TASK OBJECTIVE: In the records that follow, find each line with the word "burst" and copy it.

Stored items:

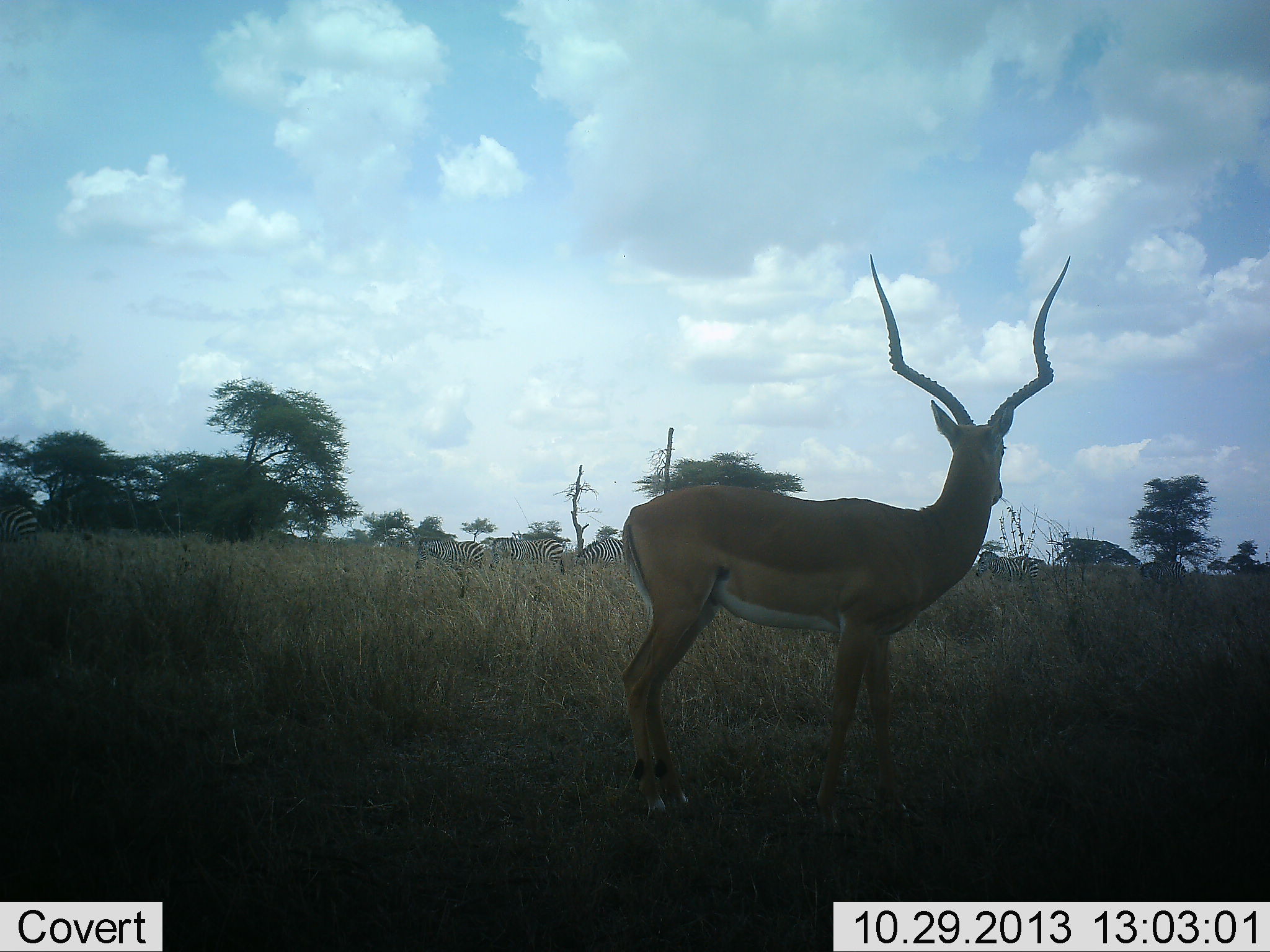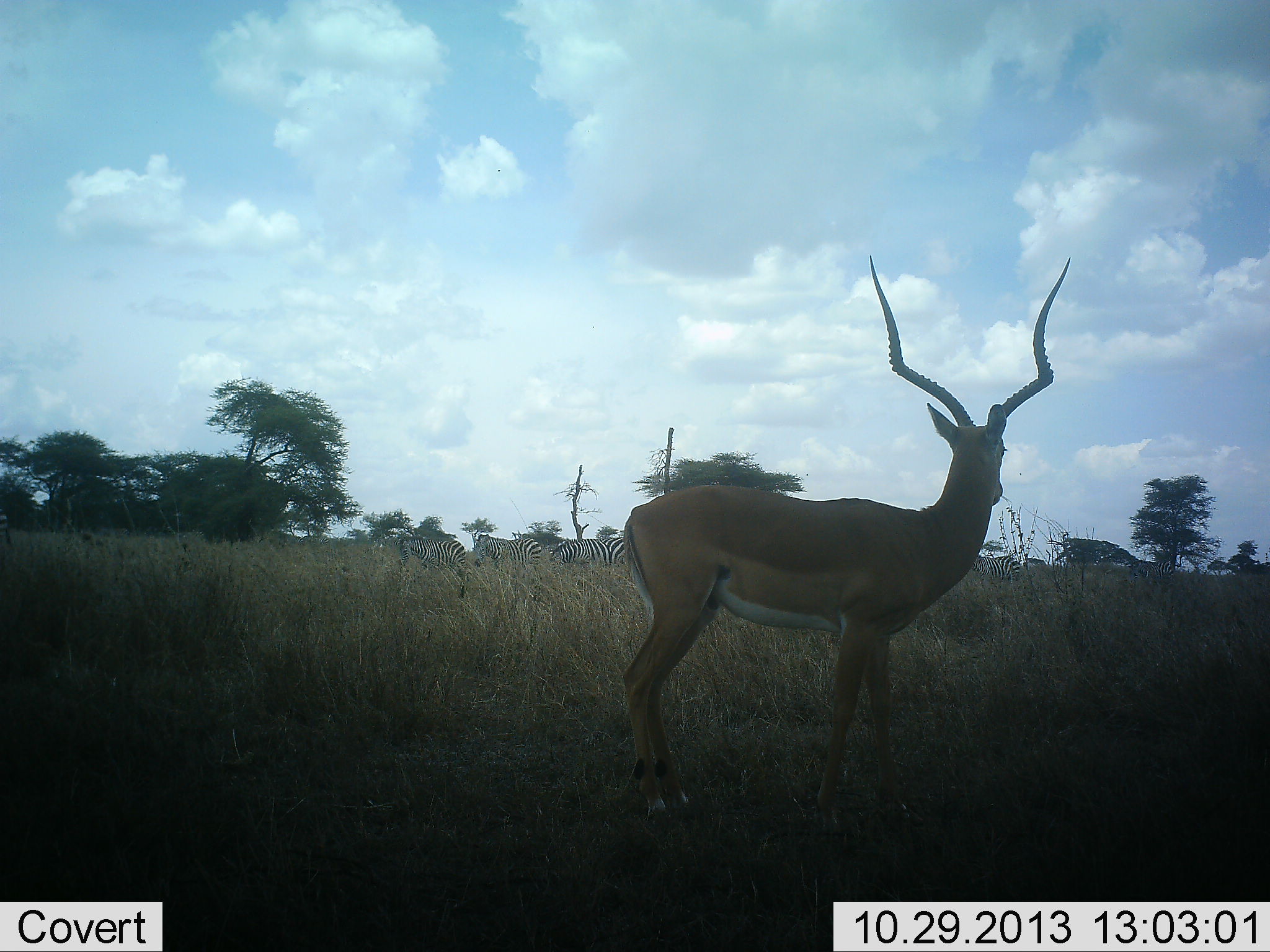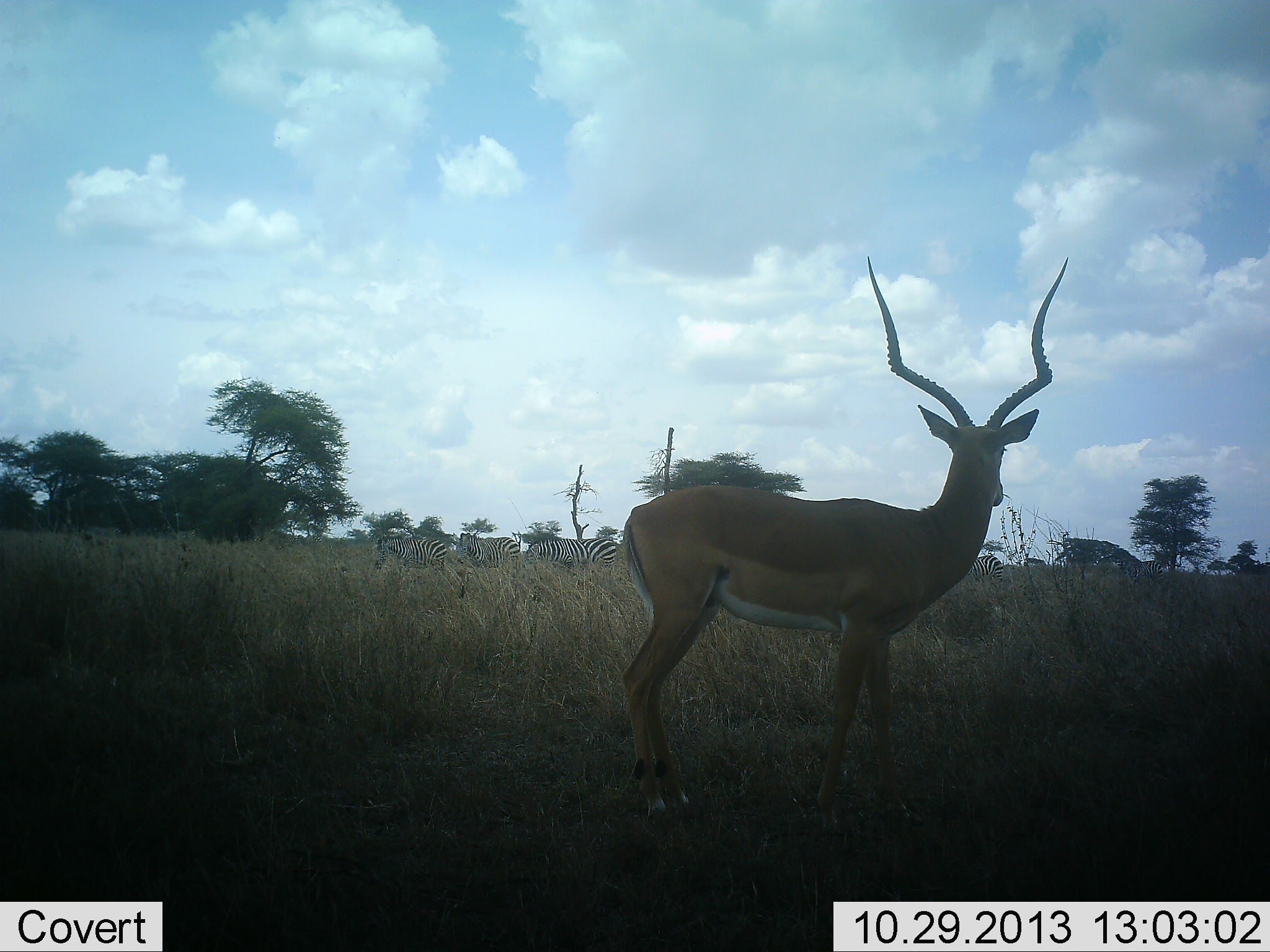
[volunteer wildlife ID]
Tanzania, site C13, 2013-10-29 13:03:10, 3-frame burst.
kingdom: Animalia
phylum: Chordata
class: Mammalia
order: Artiodactyla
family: Bovidae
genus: Aepyceros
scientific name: Aepyceros melampus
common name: impala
Impala (Aepyceros melampus), count 1. Behavior (volunteer vote fractions): standing 97%, resting 3%, moving 0%, interacting 0%. Young present (vote fraction): 0%. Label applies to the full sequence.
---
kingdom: Animalia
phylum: Chordata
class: Mammalia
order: Perissodactyla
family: Equidae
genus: Equus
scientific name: Equus quagga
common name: plains zebra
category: zebra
Zebra (plains zebra) (Equus quagga), count 7. Behavior (volunteer vote fractions): standing 11%, resting 0%, moving 92%, interacting 0%. Young present (vote fraction): 0%. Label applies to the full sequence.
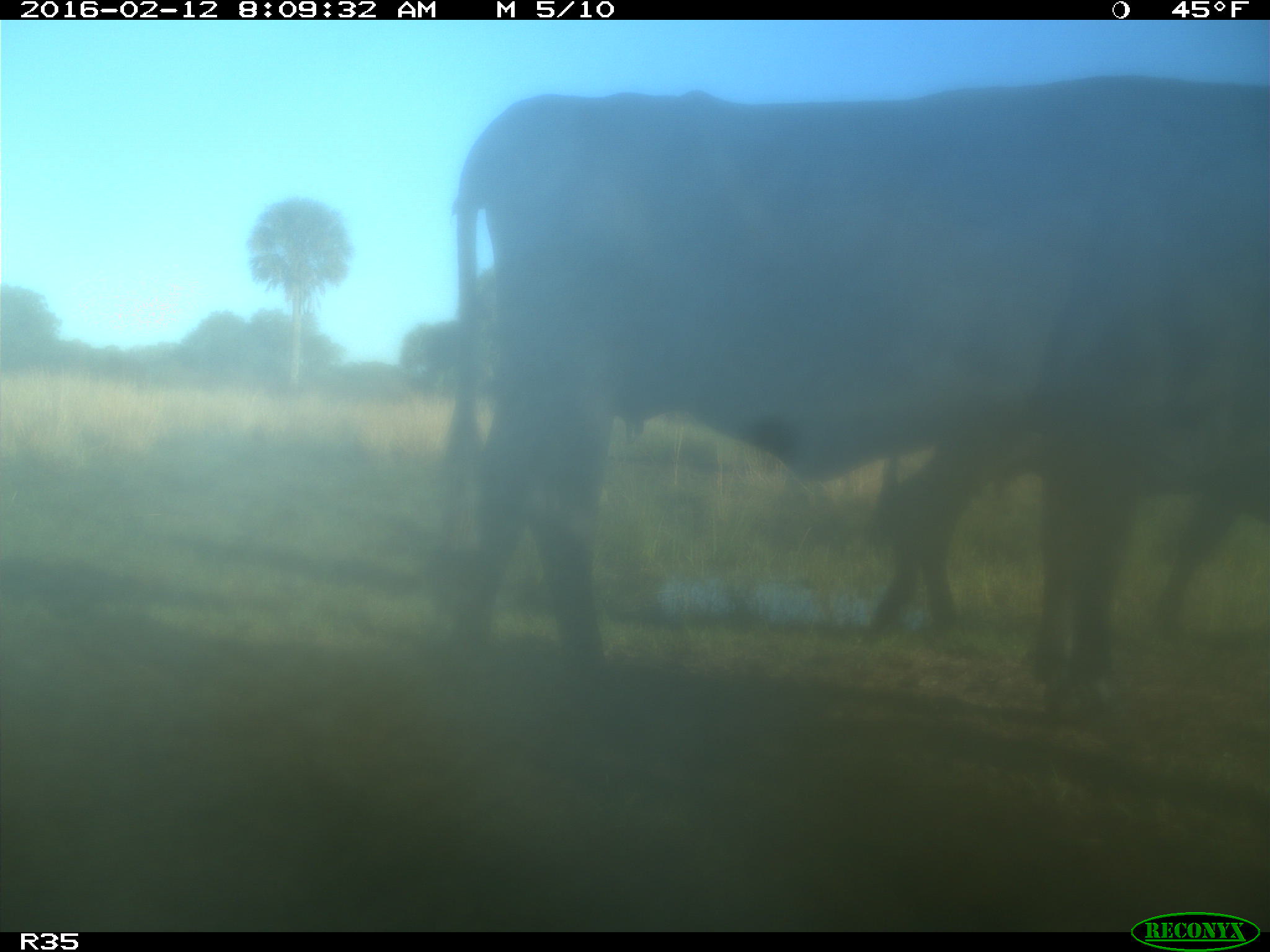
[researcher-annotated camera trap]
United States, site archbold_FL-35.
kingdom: Animalia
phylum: Chordata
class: Mammalia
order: Artiodactyla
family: Bovidae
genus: Bos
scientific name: Bos taurus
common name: domestic cow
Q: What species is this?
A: Bos taurus (domestic cow).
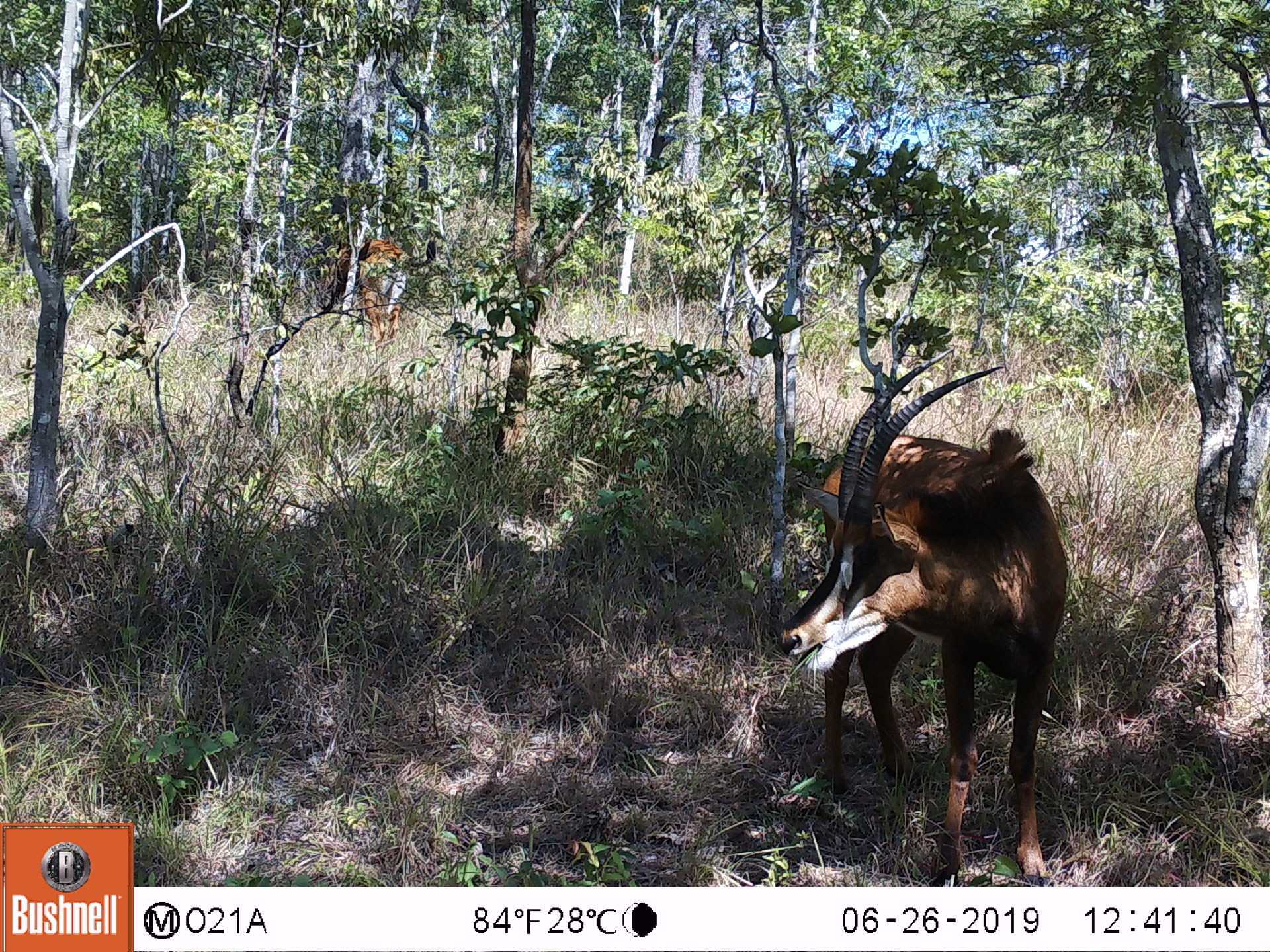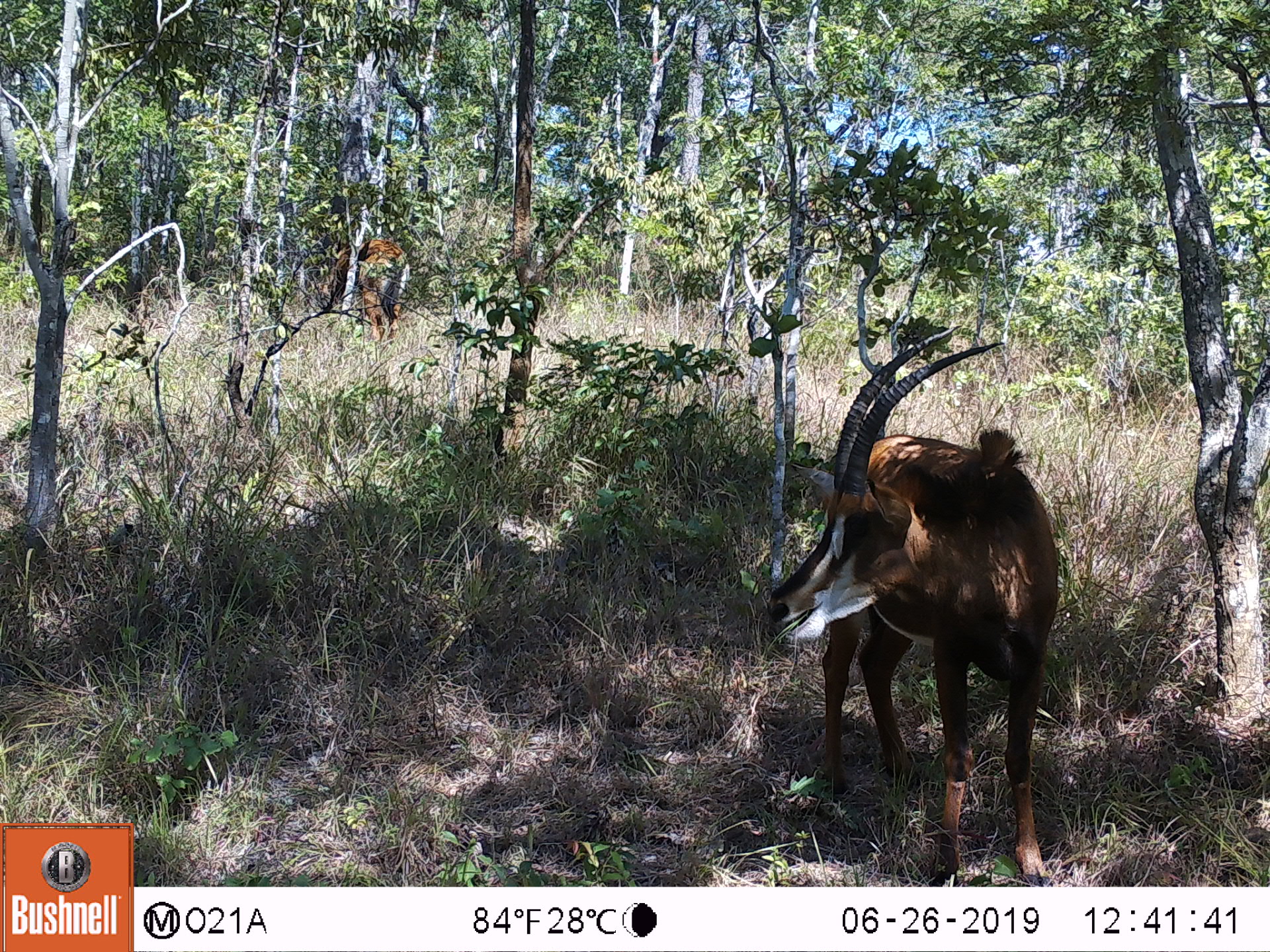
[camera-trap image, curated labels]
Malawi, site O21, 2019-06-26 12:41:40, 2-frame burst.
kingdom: Animalia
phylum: Chordata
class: Mammalia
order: Artiodactyla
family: Bovidae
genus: Hippotragus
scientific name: Hippotragus niger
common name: sable antelope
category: sable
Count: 2.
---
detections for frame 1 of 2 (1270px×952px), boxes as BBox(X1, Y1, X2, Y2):
sable: BBox(766, 340, 1079, 883); BBox(320, 232, 445, 345)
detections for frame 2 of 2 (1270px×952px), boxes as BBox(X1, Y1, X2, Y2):
sable: BBox(755, 322, 1075, 883); BBox(301, 237, 421, 346)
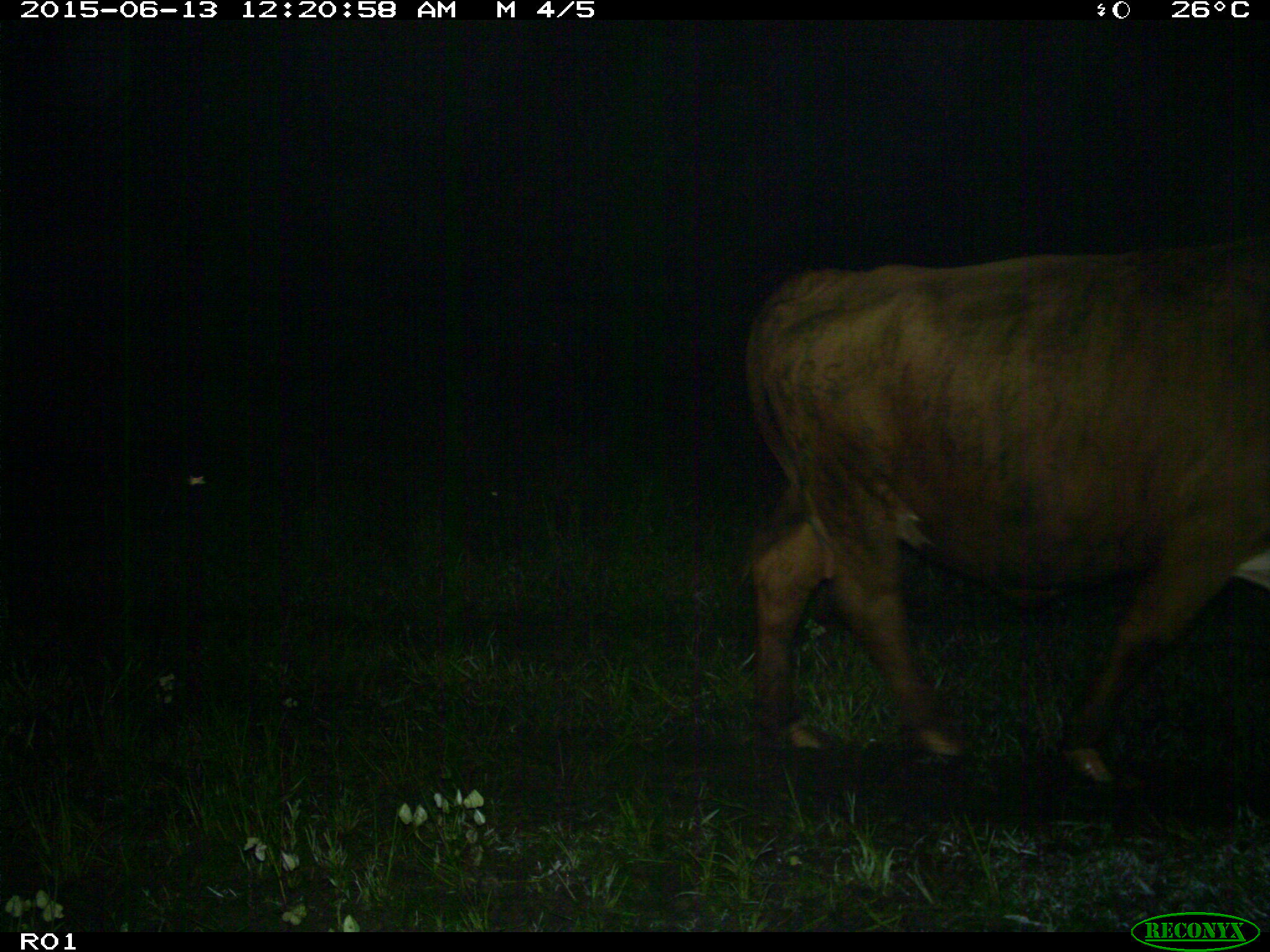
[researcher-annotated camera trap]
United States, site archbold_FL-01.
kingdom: Animalia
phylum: Chordata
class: Mammalia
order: Artiodactyla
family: Bovidae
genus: Bos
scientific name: Bos taurus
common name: domestic cow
Bos taurus (domestic cow).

EXERCISE OUTPUT:
Tanzania, site C13, 2013-10-29 13:03:10, 3-frame burst.
Malawi, site O21, 2019-06-26 12:41:40, 2-frame burst.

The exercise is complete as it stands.